Thomson Reuters Corp., the parent of the Reuters financial news service, recently pressed ahead with plans to sell part of its business to Blackstone Group LP for $17 billion despite chairman David Thomson’s concerns that directors failed to seek a higher price or consider other buyers, reports Jacquie McNish and David Wighton of The Wall Street Journal.
McNish and Wighton report, “Kenneth Olisa, a long-serving Thomson Reuters director, resigned in protest over the Blackstone deal because he shared concerns with both David Thomson and David’s brother and fellow director Peter, the people said. Some other directors initially expressed concern that the company did not seek out other buyers to improve the purchase price, they said.

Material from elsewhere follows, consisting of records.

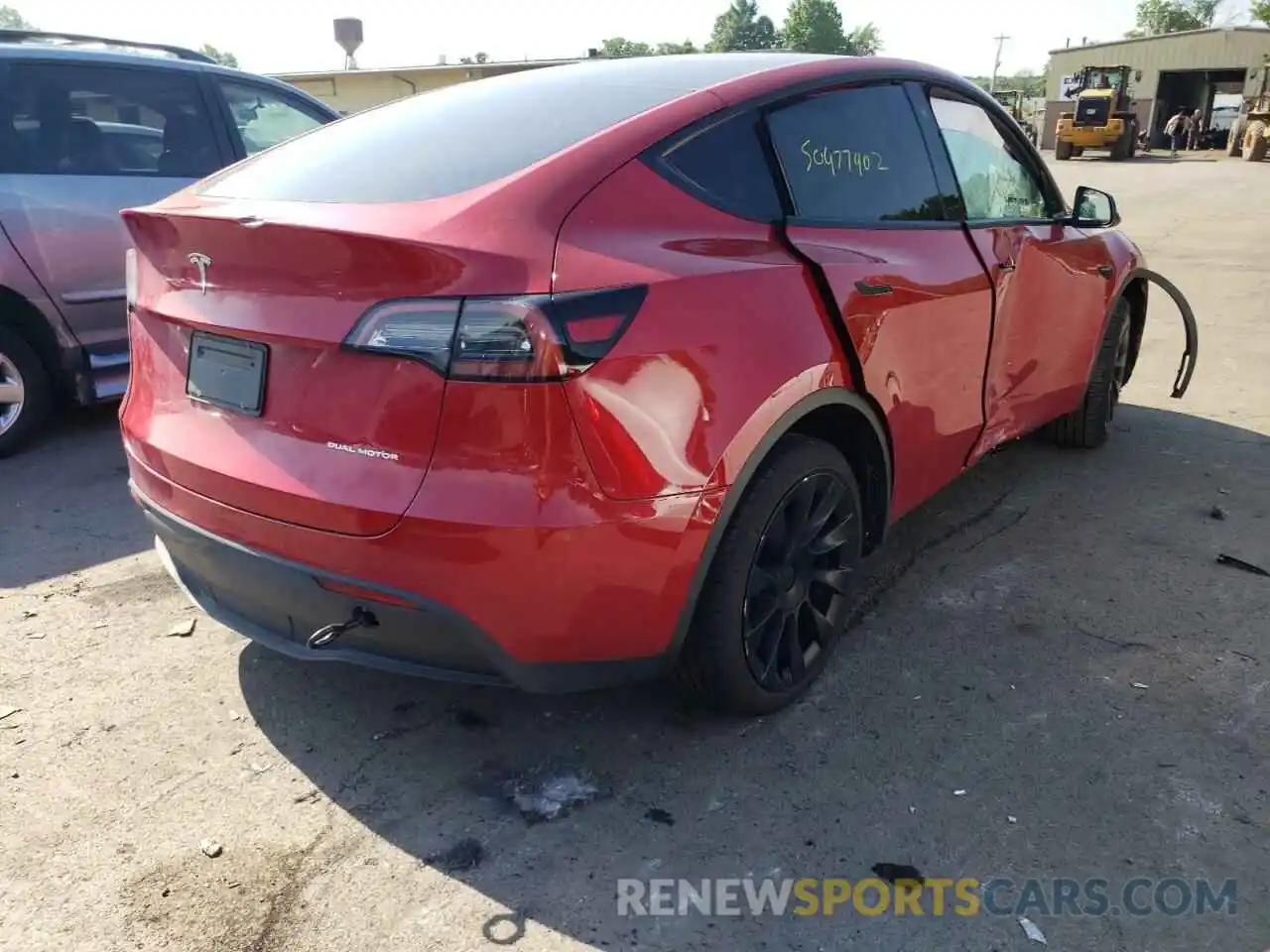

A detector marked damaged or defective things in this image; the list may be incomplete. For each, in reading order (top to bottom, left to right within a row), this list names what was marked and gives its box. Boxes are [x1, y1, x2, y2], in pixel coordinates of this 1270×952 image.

damaged red car [116, 52, 1189, 715]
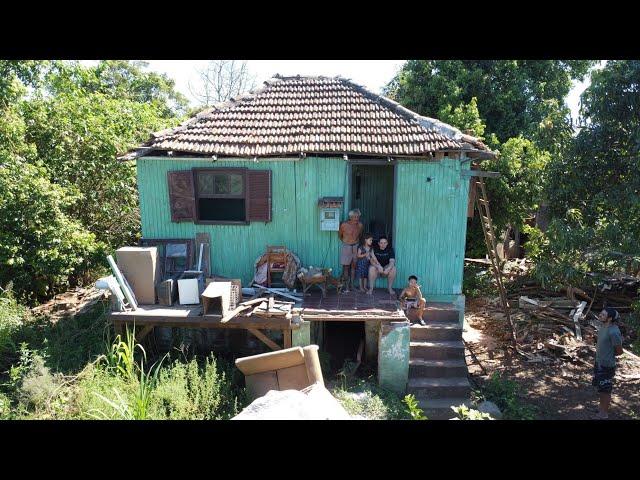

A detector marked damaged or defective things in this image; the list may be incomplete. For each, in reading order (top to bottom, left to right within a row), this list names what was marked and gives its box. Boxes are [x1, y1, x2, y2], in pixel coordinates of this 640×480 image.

damaged furniture [235, 344, 322, 402]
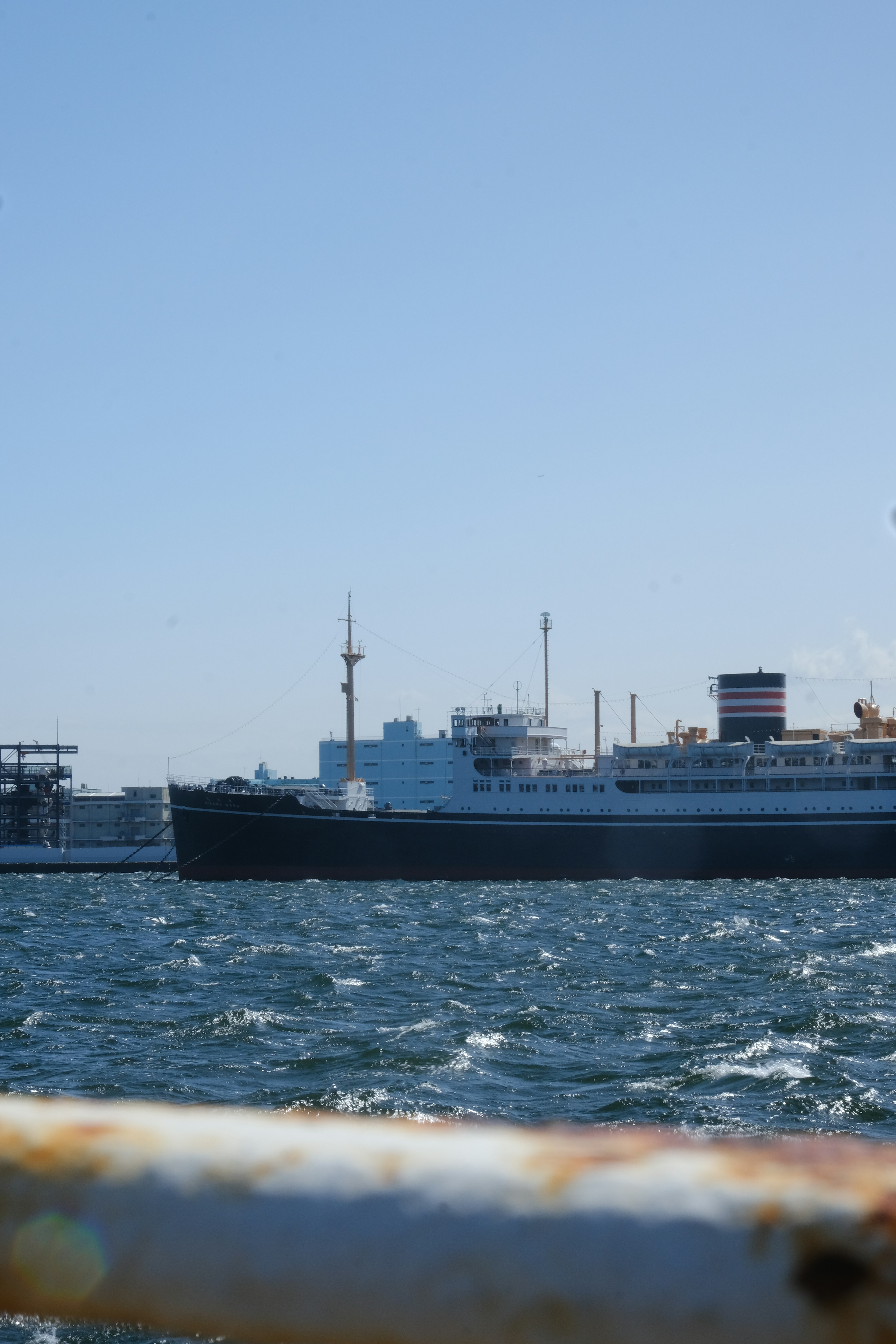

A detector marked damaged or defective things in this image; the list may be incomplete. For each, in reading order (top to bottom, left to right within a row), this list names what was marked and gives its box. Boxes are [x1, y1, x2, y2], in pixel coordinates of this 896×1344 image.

peeling paint on railing [0, 1097, 896, 1338]
rusty metal railing [2, 1097, 896, 1338]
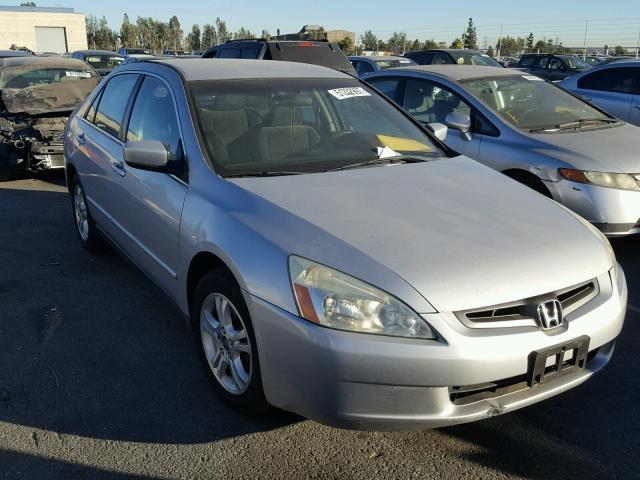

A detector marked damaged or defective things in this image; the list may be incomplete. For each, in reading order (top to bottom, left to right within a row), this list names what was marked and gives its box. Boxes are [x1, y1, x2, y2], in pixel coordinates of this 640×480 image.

damaged black car [0, 56, 100, 180]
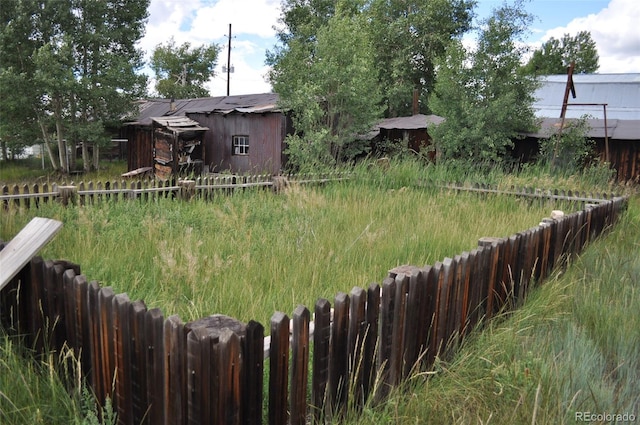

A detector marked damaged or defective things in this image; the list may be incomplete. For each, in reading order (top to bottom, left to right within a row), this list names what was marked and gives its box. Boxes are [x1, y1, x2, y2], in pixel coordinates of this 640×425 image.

rusted metal siding [191, 112, 288, 175]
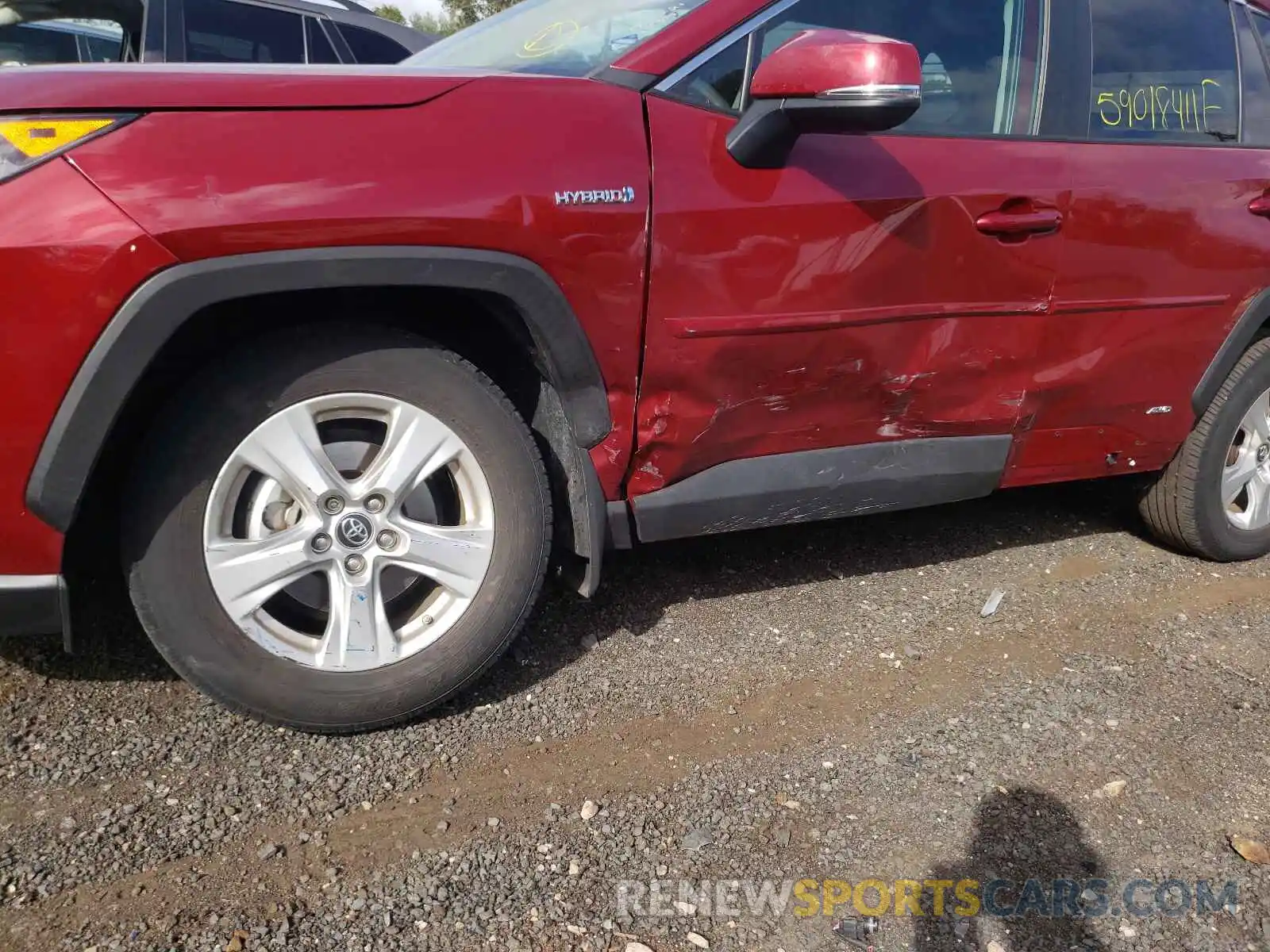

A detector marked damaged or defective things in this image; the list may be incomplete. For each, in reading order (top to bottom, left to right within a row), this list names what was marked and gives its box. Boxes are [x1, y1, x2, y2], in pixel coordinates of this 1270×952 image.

damaged red car body [2, 0, 1270, 736]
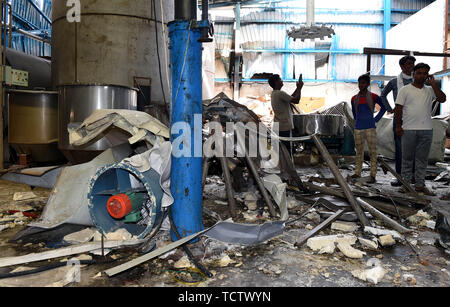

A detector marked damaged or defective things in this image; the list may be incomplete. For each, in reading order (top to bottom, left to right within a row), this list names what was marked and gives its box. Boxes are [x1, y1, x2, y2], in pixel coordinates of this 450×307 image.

crumpled metal sheet [68, 110, 169, 149]
broken wooden plank [310, 136, 370, 227]
broken concrete floor [0, 161, 448, 288]
crumpled metal sheet [204, 220, 284, 247]
broken wooden plank [294, 208, 346, 249]
broken wooden plank [356, 199, 414, 235]
broken wooden plank [0, 241, 143, 270]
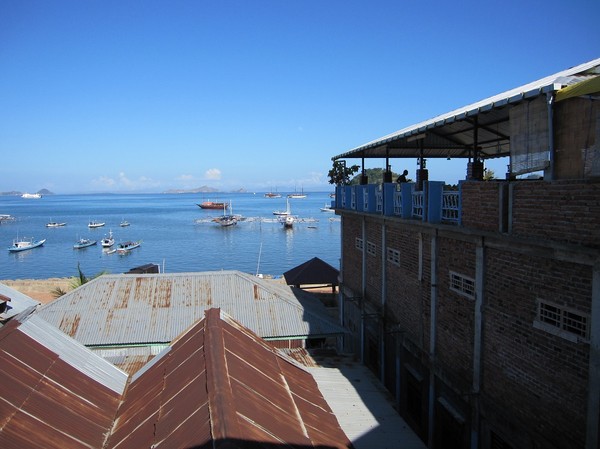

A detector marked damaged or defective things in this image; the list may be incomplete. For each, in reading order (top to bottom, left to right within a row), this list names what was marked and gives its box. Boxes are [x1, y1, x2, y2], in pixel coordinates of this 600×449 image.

rusty corrugated roof [36, 270, 346, 346]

“But a majority of directors of Thomson Reuters ultimately lined up behind Messrs. Smith, Binet and Clark because they felt the deal was in the best interest of both the family and minority shareholders, one person close to the deal said.
“Mr. Clark, Mr. Binet and Messrs. Thomson did not respond to requests for comment. Thomson Reuters declined to comment. A Blackstone spokesman had no immediate comment Wednesday.
“David Thomson ultimately voted for the sale, announced two weeks ago, along with his brother Peter after it was clear a majority of directors supported it, according to people close to the deal. Blackstone’s offer for the Thomson Reuters stake is structured as a binding deal that remains subject to review only by regulators, people close to the deal said. No shareholder approval is required and any competing bidder would have to make an offer for all of Thomson Reuters which would significantly raise the price, the people said.”